Ayumu Kameda 亀田 歩夢

Personal information
- Date of birth: 19 December 2006 (age 19)
- Place of birth: Kanagawa Prefecture, Japan
- Height: 1.68 m (5 ft 6 in)
- Position: Midfielder

Team information
- Current team: Kataller Toyama
- Number: 7

Youth career
- 0000–2024: RKU Kashiwa High School

Senior career*
- Years: Team / Apps / (Gls)
- 2025–: Kataller Toyama / 31 / (7)

= Ayumu Kameda =

Japanese footballer (born 2006)

Ayumu Kameda (亀田 歩夢; born 19 December 2006) is a Japanese professional footballer who plays as a midfielder for club Kataller Toyama.

==Early life==
Kameda was born on 19 December 2006 in Japan and is a native of Kanagawa Prefecture, Japan.
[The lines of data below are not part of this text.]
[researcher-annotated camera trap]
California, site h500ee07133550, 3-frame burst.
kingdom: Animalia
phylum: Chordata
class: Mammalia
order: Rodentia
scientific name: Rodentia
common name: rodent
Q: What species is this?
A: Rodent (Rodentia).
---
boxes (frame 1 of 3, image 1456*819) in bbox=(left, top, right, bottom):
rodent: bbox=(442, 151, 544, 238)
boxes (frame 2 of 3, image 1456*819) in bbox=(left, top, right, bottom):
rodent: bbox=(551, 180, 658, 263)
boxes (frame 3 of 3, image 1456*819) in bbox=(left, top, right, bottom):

Growing up, he played futsal and attended RKU Kashiwa High School in Japan.

==Career==
Kameda started his career with Kataller Toyama ahead of the 2025 season.

==Career statistics==

Appearances and goals by club, season and competition
Club: Season; League; National cup; League cup; Total
Division: Apps; Goals; Apps; Goals; Apps; Goals; Apps; Goals
Kataller Toyama: 2025; J2 League; 9; 1; 2; 0; 1; 0; 12; 1
2026: J2/J3 (100); 18; 6; 0; 0; 0; 0; 18; 6
2026–27: J2 League; 4; 0; 0; 0; 1; 0; 5; 0
Total: 31; 7; 2; 0; 2; 0; 35; 7
Career total: 31; 7; 2; 0; 2; 0; 35; 7

==Style of play==
Kameda plays as a midfielder. Right-footed, he is known for his dribbling ability.